L'Eglise méthodiste comme bien d'autres Eglises en Argentine, est touchée par cette grave crise. Chaque Eglise locale est invitée à faire preuve d'imagination et de créativité pour continuer de tendre l'oreille et d'ouvrir son coeur à la détresse humaine tout en affirmant qu'une vie différente est possible. Vivre l'amour de Dieu dans des situations extrêmes, c'est essayer de vivre la diaconie concrètement au quotidien: accompagner, être à l'écoute, consoler, partager, vivre avec. Non, nous n'avons pas la solution qui transformerait demain la société, mais nous avons nos mains, nos pieds, nos oreilles, notre bouche, notre coeur pour les mettre au service de Dieu en les rendant disponibles pour celui qui en a besoin...
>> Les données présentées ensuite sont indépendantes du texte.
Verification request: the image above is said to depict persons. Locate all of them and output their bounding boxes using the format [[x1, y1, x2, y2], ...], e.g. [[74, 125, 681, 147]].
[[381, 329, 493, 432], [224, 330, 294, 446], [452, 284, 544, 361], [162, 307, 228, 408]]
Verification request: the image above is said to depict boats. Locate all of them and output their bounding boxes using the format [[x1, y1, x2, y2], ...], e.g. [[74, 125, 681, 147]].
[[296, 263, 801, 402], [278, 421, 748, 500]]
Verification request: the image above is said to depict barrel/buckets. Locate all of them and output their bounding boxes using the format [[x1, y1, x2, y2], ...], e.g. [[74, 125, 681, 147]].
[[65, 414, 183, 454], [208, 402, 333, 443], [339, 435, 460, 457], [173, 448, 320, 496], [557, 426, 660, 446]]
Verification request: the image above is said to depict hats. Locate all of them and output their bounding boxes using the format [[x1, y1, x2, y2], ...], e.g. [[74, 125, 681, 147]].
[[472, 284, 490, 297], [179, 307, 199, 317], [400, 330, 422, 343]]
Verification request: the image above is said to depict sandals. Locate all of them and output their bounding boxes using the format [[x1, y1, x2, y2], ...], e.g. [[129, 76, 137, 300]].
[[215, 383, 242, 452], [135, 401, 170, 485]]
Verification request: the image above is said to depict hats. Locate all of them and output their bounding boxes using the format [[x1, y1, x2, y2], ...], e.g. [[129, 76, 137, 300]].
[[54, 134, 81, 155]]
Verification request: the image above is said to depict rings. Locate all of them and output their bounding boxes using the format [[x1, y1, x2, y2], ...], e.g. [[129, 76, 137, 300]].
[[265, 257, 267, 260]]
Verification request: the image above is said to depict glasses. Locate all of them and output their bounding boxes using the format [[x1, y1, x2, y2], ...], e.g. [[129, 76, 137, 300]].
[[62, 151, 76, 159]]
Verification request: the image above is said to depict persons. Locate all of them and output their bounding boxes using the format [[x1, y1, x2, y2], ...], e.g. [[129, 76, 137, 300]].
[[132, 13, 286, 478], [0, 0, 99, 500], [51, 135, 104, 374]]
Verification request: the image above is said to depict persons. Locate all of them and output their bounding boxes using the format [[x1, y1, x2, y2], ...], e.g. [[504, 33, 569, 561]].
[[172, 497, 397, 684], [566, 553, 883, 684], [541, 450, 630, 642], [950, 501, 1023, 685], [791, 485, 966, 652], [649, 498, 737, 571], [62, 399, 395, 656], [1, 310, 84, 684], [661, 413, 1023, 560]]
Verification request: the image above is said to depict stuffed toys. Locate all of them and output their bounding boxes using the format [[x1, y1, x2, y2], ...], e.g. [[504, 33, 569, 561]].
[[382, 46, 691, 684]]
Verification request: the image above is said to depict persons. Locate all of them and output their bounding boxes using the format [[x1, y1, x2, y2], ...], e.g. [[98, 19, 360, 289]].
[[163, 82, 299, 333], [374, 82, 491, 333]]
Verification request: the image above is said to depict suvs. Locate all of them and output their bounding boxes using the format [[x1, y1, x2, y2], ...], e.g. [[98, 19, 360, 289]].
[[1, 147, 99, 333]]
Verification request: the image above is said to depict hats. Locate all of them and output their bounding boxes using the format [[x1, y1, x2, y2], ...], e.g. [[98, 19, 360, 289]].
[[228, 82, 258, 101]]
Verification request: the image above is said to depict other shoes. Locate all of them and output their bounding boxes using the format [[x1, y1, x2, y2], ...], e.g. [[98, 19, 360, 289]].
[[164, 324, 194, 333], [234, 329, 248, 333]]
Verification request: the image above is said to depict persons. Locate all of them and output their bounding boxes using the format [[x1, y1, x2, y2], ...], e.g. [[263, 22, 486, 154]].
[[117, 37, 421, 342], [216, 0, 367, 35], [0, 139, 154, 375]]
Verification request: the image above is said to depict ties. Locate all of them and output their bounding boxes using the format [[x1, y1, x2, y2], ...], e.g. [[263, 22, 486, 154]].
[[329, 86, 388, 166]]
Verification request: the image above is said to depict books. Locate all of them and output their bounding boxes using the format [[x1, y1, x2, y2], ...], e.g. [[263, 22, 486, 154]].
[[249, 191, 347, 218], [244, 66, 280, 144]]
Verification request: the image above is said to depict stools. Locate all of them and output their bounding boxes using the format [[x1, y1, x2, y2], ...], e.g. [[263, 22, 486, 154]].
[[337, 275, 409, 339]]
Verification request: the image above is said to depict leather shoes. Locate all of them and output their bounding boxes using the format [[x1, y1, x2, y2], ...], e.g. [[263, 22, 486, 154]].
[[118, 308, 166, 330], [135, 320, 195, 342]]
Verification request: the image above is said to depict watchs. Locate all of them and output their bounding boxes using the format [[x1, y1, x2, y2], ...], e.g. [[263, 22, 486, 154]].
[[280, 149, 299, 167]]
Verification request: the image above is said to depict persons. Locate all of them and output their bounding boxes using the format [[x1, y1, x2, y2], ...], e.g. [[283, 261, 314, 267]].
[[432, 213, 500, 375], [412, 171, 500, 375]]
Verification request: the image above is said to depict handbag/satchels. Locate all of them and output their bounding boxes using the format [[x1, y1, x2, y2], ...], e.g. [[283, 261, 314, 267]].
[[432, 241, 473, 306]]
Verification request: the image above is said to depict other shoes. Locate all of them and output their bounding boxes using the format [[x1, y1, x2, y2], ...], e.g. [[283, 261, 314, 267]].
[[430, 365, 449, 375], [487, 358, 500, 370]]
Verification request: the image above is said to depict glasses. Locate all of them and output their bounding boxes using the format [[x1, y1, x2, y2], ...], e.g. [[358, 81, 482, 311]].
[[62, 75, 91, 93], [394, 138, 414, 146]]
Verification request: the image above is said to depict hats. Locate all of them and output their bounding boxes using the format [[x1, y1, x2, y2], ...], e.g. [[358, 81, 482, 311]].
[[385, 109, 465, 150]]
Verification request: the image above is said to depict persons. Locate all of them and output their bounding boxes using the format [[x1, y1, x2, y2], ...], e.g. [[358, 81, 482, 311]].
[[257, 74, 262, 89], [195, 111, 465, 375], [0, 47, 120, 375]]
Lors de notre retour en Argentine, j'ai officiellement été nommé pasteur de la troisième communauté où je prêtais déjà main forte l'an passé. Je vais à Bahia Blanca (280 km au Nord de Patagones) pour 2 à 3 jours, tous les 15 jours. Cette Eglise a commencé cette année un atelier de soutien scolaire qui a pris un essor considérable dès son commencement. D'autres activités permettent aux chrétiens de s'impliquer dans des efforts de témoignage dans la ville. Cette Eglise, centenaire, se trouve au centre ville et possède un passé riche d'actions sociales et évangéliques ainsi qu'une présence dans la ville. La communauté se sent plutôt encouragée quand bien même elle connaît des difficultés semblables à d'autres Eglises. A General Conesa (160 km de Patagones), le groupe de chrétiens a bien quelques idées pour essayer de grandir et rendre un témoignage dans la petite ville, mais celle-ci est à l'image du pays: sinistrée et sans réels débouchés... Enfin, à Patagones où nous vivons, nous sommes toujours une petite vingtaine au culte. D'ici quelques semaines, nous aurons la joie de vivre un culte de baptême avec trois jeunes qui ont exprimé leur souhait de s'engager pour Dieu en le témoignant de cette façon-là. En mars, Anne a commencé des ateliers de bricolage (récupération) et de cuisine avec un groupe d'adultes un après-midi et un autre jour avec des enfants. Davantage de personnes fréquentent le vestiaire et comme il n'y a pas plus de vêtements, il y a plus de difficulté pour répondre aux nécessités. Nous sommes également plus sollicités que l'an passé pour des demandes de toute sorte, que ce soit pour des médicaments ou de l'aide pour une hospitalisation, un déplacement, des lunettes, de la nourriture, des factures d'électricité ou de gaz, etc. Toutes ces situations témoignent de la détresse rencontrée, mais aussi des appels lancés à l'Eglise et aux chrétiens de la part de toutes ces personnes confrontées à un moment à des situations limites et difficilement supportables...
Quant à nos enfants, ils ont repris le chemin de l'école en mars et ont retrouvé avec joie leurs amis. Ici ou là, nous écoutons leur questionnement par rapport à ce qu'ils voient ou entendent. Le Mondial de foot a détourné les regards quelque temps de la réalité vécue ici, mais il n'a rien changé rien au quotidien. Les enfants eux-mêmes le notaient... Ils pensent souvent à leurs amis ou à la famille en France sans pour autant "avoir le temps long." L'hiver a bien commencé ici avec des températures négatives et cela nous rappelle notre arrivée en France fin 2001 où le froid nous avait bien surpris.
Nous espérons que l'été et peut-être un temps de vacances vous offriront à la fois repos et renouvellement des forces. Merci une fois encore pour votre soutien et tous vos signes d'amitié. Recevez nos salutations les meilleures en Celui qui nous unit.